The transformer than loads the XML and calls on behaviours and transformations to do operations on that XML source.

This approach has a few downsides:

  • Does not scale, a single XML file is slow to generate and manipulate.
  • Is not flexible, the transformer is now tied to XML; if you'd want to export to another format than you'd need to write something that converts that to XML in order to use the transformer.
  • Slows down inheritance, because inheritance cannot dynamically query the XML due to sluggishness it needs to copy all inherited elements, slowing down operations even more.
  • hinders other templating engines, most templating engines in PHP work from an object model. SimpleXMLElements do not provide enough of a handle to practically use this.

Future

Due to the downsides I am implementing the following scenario:

phpDocumentor parses the source code using Reflection and converts the reflected information to a simple Entity (model) called a Descriptor. The entire project is stored in memory with all references intact. After parsing is the object model serialized to a single file.
The transformer gets the object model passed (or unserializes it from the cache file), applies behaviours on the object model and applies the transformations on the object model instead of a plain XML file.

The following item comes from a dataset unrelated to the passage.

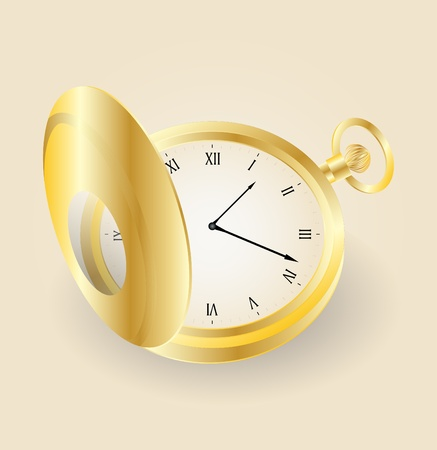 pocket gold watch highly detailed   Illustration of old opened vintage pocket clock Vector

Before starting this issue I was worried about memory usage and performance of having the object model in memory and (de)serializing it, as such I have done an analysis up front. The rough draft of the resulting report can be found here: https://github.com/mvriel/phpDocumentor2/blob/serializing/docs/manual/for-developers/serialization.rst

Benefits

  • That you are more flexible with an object model because it is easier to manipulate
  • It is faster because memory is faster than disk
  • Twig works much better with the object model
  • If my tests are correct then less memory or about the same amount is used.
  • Simpler to work with (less xpath queries)

Challenges

There are however issues or challenges to this:

  • BC is completely shattered with this change. The format of the cache file is a serialized or binary format instead of the XML file that people are used.
  • Huge refactoring, every bit of the system is touched and refactored because of the dependency on XML
  • XSL uses the XML output, this needs a nice solution

I will be trying to mitigate the BC impact as much as possible but I cannot prevent it all.

Goal

The goal of this change is to make phpDocumentor simpler, more stable and future-proof. With this change we can start migrating the templates to Twig, thereby removing a dependency, and fix all remaining issues with the templates.

Work required

  1. Refactor Parser
  2. Remove Exporter
  3. Create Descriptors
  4. Create Serializer(s)
  5. Refactor transformer
  6. Move behaviour functionality or refactor behaviours
  7. Refactor Writers (specifically the XSL)
  8. Add Twig writer (i.e. to test against)
  9. Create twig version of the responsive template
@mvriel mvriel was assigned Feb 5, 2013
@ashnazg
phpDocumentor member

(Take this suggestion from the perspective of one that does not yet knowing the internal flow of things ;-) )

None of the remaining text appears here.